— EXERCISE BRIEF —
Find the line with "Toyota Highlander 2004" in the records below. Copy it and every line after it, up to and including the line with "سامسونغ تكشف رسمياً عن Galaxy S7 Active".

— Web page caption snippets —
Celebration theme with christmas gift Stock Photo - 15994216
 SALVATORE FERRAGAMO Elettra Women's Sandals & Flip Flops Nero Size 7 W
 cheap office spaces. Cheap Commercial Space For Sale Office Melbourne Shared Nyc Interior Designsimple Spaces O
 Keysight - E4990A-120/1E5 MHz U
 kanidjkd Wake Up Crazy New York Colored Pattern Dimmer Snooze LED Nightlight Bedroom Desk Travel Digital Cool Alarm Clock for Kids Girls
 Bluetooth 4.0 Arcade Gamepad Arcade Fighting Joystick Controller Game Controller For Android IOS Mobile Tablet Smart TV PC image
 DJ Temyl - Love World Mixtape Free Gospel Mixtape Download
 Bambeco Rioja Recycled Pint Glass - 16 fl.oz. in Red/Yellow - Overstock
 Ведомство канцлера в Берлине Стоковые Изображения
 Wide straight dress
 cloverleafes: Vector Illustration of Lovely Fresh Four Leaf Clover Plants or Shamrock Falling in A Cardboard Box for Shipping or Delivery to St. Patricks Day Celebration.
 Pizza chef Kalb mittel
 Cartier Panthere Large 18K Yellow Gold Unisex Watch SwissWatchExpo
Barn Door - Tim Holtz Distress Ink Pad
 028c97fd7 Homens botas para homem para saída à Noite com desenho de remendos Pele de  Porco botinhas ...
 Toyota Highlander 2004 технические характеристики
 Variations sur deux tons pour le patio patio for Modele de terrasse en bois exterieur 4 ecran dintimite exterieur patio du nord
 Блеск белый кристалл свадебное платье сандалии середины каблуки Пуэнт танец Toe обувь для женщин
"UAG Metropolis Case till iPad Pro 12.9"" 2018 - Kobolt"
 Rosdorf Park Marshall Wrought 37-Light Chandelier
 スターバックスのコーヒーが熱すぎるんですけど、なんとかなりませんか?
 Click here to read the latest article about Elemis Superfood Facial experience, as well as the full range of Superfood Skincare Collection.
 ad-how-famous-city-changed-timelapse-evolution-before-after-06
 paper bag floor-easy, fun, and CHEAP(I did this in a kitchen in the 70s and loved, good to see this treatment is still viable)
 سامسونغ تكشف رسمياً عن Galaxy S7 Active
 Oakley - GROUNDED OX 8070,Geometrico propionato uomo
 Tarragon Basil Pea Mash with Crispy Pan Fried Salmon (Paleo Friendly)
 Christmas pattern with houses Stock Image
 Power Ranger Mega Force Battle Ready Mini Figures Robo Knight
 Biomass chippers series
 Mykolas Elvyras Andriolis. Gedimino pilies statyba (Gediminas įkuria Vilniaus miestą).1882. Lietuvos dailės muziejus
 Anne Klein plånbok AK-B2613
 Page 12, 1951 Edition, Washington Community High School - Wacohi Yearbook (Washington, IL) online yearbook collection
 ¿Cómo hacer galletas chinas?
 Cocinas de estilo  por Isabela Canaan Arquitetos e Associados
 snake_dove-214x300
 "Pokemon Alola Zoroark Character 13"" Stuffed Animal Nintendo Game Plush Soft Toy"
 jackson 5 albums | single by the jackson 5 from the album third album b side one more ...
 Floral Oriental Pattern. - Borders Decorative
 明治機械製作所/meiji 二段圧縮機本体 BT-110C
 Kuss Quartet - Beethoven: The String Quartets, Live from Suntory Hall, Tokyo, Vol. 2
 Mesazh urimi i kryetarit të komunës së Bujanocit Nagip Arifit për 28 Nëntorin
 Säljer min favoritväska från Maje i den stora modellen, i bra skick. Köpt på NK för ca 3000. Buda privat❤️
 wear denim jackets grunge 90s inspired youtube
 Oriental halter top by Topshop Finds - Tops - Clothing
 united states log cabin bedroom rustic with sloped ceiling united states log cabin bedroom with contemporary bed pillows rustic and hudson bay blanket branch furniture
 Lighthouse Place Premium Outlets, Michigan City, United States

— WORKED SOLUTION —
 Toyota Highlander 2004 технические характеристики
 Variations sur deux tons pour le patio patio for Modele de terrasse en bois exterieur 4 ecran dintimite exterieur patio du nord
 Блеск белый кристалл свадебное платье сандалии середины каблуки Пуэнт танец Toe обувь для женщин
"UAG Metropolis Case till iPad Pro 12.9"" 2018 - Kobolt"
 Rosdorf Park Marshall Wrought 37-Light Chandelier
 スターバックスのコーヒーが熱すぎるんですけど、なんとかなりませんか?
 Click here to read the latest article about Elemis Superfood Facial experience, as well as the full range of Superfood Skincare Collection.
 ad-how-famous-city-changed-timelapse-evolution-before-after-06
 paper bag floor-easy, fun, and CHEAP(I did this in a kitchen in the 70s and loved, good to see this treatment is still viable)
 سامسونغ تكشف رسمياً عن Galaxy S7 Active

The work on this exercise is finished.